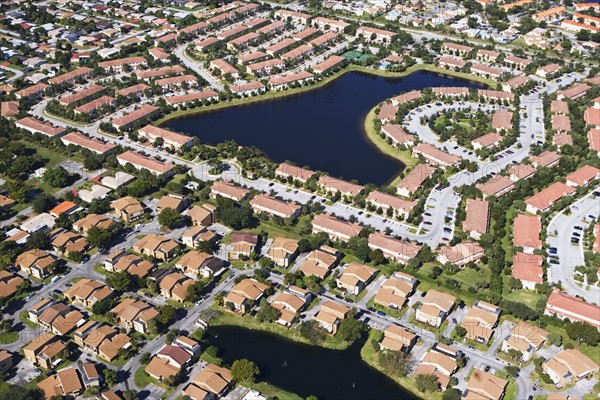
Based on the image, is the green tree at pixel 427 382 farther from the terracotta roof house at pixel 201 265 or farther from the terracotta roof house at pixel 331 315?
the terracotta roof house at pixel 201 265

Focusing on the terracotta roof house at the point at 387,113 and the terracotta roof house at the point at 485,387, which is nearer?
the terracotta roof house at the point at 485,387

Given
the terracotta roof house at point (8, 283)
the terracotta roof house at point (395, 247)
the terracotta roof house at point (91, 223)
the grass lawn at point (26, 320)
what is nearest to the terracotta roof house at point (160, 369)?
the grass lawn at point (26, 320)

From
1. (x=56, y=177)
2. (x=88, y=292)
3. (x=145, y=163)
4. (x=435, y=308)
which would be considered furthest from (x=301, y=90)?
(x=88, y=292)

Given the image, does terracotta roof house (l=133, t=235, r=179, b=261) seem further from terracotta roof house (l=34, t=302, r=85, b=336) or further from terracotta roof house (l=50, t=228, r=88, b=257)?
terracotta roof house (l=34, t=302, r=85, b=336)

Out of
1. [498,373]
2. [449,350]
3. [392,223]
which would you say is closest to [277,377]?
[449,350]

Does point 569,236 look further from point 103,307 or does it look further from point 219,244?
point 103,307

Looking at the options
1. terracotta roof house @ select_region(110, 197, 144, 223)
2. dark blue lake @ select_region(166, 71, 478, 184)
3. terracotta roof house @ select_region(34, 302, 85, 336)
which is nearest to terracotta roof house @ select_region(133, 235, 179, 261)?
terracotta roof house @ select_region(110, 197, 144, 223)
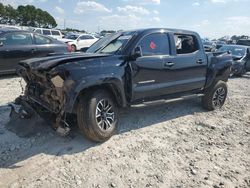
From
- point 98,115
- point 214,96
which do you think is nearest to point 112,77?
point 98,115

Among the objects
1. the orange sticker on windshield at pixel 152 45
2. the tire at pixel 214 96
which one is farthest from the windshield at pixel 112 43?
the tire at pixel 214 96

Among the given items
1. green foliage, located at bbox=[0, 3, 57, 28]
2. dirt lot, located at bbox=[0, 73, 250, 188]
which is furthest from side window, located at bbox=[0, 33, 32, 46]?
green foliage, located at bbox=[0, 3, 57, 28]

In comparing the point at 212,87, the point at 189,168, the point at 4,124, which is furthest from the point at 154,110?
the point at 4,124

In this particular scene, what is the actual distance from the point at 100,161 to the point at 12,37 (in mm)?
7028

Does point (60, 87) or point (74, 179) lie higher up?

---

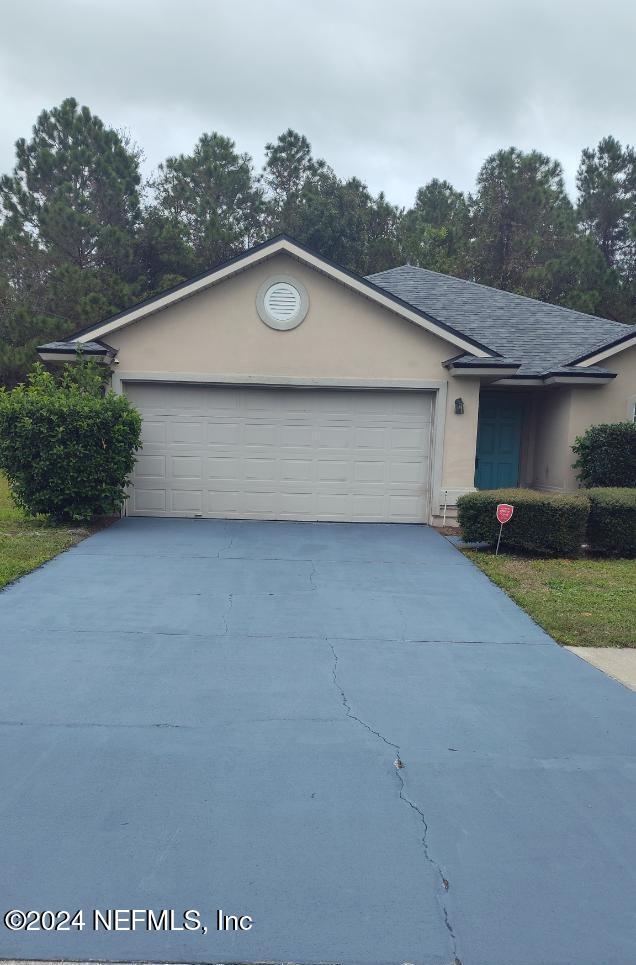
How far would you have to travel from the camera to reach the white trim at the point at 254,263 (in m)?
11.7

*EXERCISE PROMPT*. Copy each line of the records above that contains the word "would". Case counts, so include only lines where the capitalization matches.

*WRITTEN ANSWER*.
which would be considered furthest from (x=301, y=90)?
which would you say is closest to [277,377]?
How far would you have to travel from the camera to reach the white trim at the point at 254,263 (in m)?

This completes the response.